Source code in SRToolkit/dataset/nguyen.py
def resample(self, dataset_name: str, n: int, seed: Optional[int] = None) -> Tuple[np.ndarray, np.ndarray]:
    """
    Generate fresh data for a dataset by sampling new inputs and evaluating the ground truth.

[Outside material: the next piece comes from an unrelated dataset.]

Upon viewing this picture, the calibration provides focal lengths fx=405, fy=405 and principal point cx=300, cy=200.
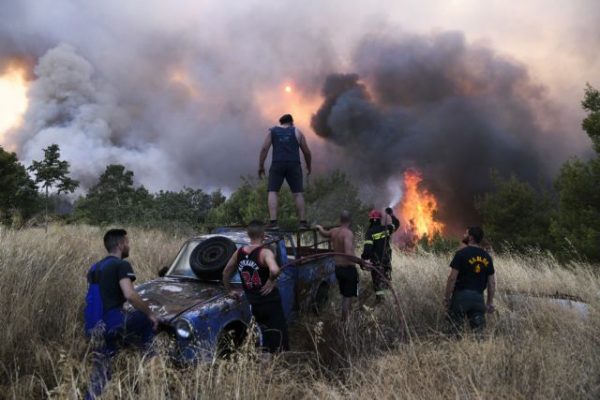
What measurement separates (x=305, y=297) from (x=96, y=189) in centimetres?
5234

    Variable bounds are taken from ``_BOUNDS``.

    Examples:
        >>> benchmark = Nguyen('data/nguyen/')
        >>> X, y = benchmark.resample('NG-1', n=200, seed=42)
        >>> X.shape
        (200, 1)

    Args:
        dataset_name: Name of the dataset to resample.
        n: Number of new samples to generate.
        seed: Random seed for reproducibility.

    Returns:
        A tuple ``(X, y)`` of numpy arrays with shapes ``(n, n_vars)`` and ``(n,)``.

    Raises:
        ValueError: If the dataset has no ground truth expression.
    """
    info = self.datasets[dataset_name]
    if info.get("ground_truth") is None:
        raise ValueError(f"Dataset '{dataset_name}' has no ground truth expression — cannot compute y.")
    bounds = _BOUNDS[dataset_name]
    lb = np.array([b[0] for b in bounds], dtype=float)
    ub = np.array([b[1] for b in bounds], dtype=float)
    rng = np.random.default_rng(seed)
    X_new = rng.uniform(lb, ub, size=(n, len(bounds)))
    sl = SymbolLibrary.from_dict(info["symbol_library"])
    f = expr_to_executable_function(info["ground_truth"], sl)
    y_new = f(X_new, np.array([]))
    return X_new, y_new